§ Data records
__________

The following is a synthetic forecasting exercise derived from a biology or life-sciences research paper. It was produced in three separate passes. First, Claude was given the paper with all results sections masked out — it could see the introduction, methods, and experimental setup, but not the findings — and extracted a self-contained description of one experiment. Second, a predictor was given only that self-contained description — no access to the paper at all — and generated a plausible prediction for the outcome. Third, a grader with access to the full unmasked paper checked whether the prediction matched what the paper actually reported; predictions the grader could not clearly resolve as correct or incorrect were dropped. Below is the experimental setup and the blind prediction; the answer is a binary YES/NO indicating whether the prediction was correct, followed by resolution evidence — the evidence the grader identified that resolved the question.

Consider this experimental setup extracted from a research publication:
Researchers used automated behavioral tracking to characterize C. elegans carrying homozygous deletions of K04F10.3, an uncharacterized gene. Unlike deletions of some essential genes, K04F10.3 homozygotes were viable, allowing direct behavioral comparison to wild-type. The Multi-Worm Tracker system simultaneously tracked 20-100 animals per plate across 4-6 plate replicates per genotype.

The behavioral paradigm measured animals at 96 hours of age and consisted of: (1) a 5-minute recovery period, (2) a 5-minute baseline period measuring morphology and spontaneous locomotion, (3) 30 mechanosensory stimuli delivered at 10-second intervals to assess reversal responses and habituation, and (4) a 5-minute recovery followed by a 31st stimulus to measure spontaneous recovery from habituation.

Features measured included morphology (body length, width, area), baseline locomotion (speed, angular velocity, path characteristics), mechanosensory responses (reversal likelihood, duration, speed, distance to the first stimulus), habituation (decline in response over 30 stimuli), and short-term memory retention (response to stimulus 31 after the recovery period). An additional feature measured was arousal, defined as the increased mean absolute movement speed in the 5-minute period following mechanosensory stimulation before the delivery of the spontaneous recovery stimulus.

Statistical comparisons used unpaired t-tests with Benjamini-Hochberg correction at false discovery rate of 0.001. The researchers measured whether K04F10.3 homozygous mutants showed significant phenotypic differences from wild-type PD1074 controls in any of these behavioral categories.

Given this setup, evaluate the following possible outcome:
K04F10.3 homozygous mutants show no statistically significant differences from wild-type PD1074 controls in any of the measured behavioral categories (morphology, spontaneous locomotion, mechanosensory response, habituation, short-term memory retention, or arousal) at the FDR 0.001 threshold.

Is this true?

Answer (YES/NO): NO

__________

§ Required work
For each line in the records that holds "homozygous", show that line as it stands.

§ Answer to this problem
Researchers used automated behavioral tracking to characterize C. elegans carrying homozygous deletions of K04F10.3, an uncharacterized gene. Unlike deletions of some essential genes, K04F10.3 homozygotes were viable, allowing direct behavioral comparison to wild-type. The Multi-Worm Tracker system simultaneously tracked 20-100 animals per plate across 4-6 plate replicates per genotype.
Statistical comparisons used unpaired t-tests with Benjamini-Hochberg correction at false discovery rate of 0.001. The researchers measured whether K04F10.3 homozygous mutants showed significant phenotypic differences from wild-type PD1074 controls in any of these behavioral categories.
K04F10.3 homozygous mutants show no statistically significant differences from wild-type PD1074 controls in any of the measured behavioral categories (morphology, spontaneous locomotion, mechanosensory response, habituation, short-term memory retention, or arousal) at the FDR 0.001 threshold.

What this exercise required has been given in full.